When I think of times when I successful changed a habit, almost all of them happened with a process I call “the slow burn.” And, in every case, the process was as follows –
1. Create a simple and clear goal – e.g. replace playing games on my phone before I sleep with reading a book, score 7 exercise points every week where 1 point = 20 mins of exercise
2. Think about my schedule and about how the new habit will fit in
3. Test it and keep iterating until it works
The most important aspect of the slow burn is the lack of finality. There are no statements like – “If this doesn’t work by this week, I’m really doing badly” or “it HAS to work by the end of the month.” It is not played in the spirit of win-lose. Instead, it is played in the spirit of the infinite game. We have until eternity to figure this out, and we will. We just need to really want to do it, listen carefully to ourselves for feedback, and follow it up by tweaking our schedule and environment to make it work.
For example, replacing playing games on my phone with reading a book required me to tweak the environment just a bit – placing a bed side lamp made it easy for me to switch off the lamp and head to bed (this was before I got myself an iPad and, while I understand this sounds incredibly lazy :-), this little tweak successfully changed a habit I really wanted to change). Similarly, hitting my exercise targets required many tiny tweaks to the schedule.
At first glance, this can all sound like too much effort to create a habit. Why not just power through it by creating big consequences, e.g. a $100 fine every time you miss exercise? My experiences have taught me otherwise. Yes, there are many ways to “power through” changes – create big fines, ask peers to guilt you into making changes, announce your intentions on facebook and shame yourself. But, these are just hacks. And, while hacks help improve systems and make them more efficient, they don’t help solve basic effectiveness problems. Guilt-tripping ourselves into changes are a sure-fire way of ensuring they don’t last.

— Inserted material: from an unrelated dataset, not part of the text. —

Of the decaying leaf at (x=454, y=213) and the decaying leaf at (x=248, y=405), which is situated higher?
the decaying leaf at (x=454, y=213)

If we really want to make long term changes, we have to first want to make them. Once we decide we really want to make them, we then need to make a commitment to evaluate these changes every few months and re-commit. This ensures we’re mentally ready. Once we’re ready and committed, we are ready to begin testing them and making small tweaks in our schedule to ensure they’re here to stay. This process requires a willingness to fail, a willingness to be kind to ourselves, and a willingness to be thoughtful about the tweaks and changes we need to make in our lifestyles and in our execution of our priorities.
Yes, it is a tough process – but it is not tough because it requires massive amounts of willpower at one go. It is tough because we make a commitment to re-commit when the going gets tough and to relentlessly take in feedback and get better. It is not about the big push. It is about the slow burn.
And, when we revisit the progress we’ve made thanks to a slow burn over a long period of time, it feels like magic.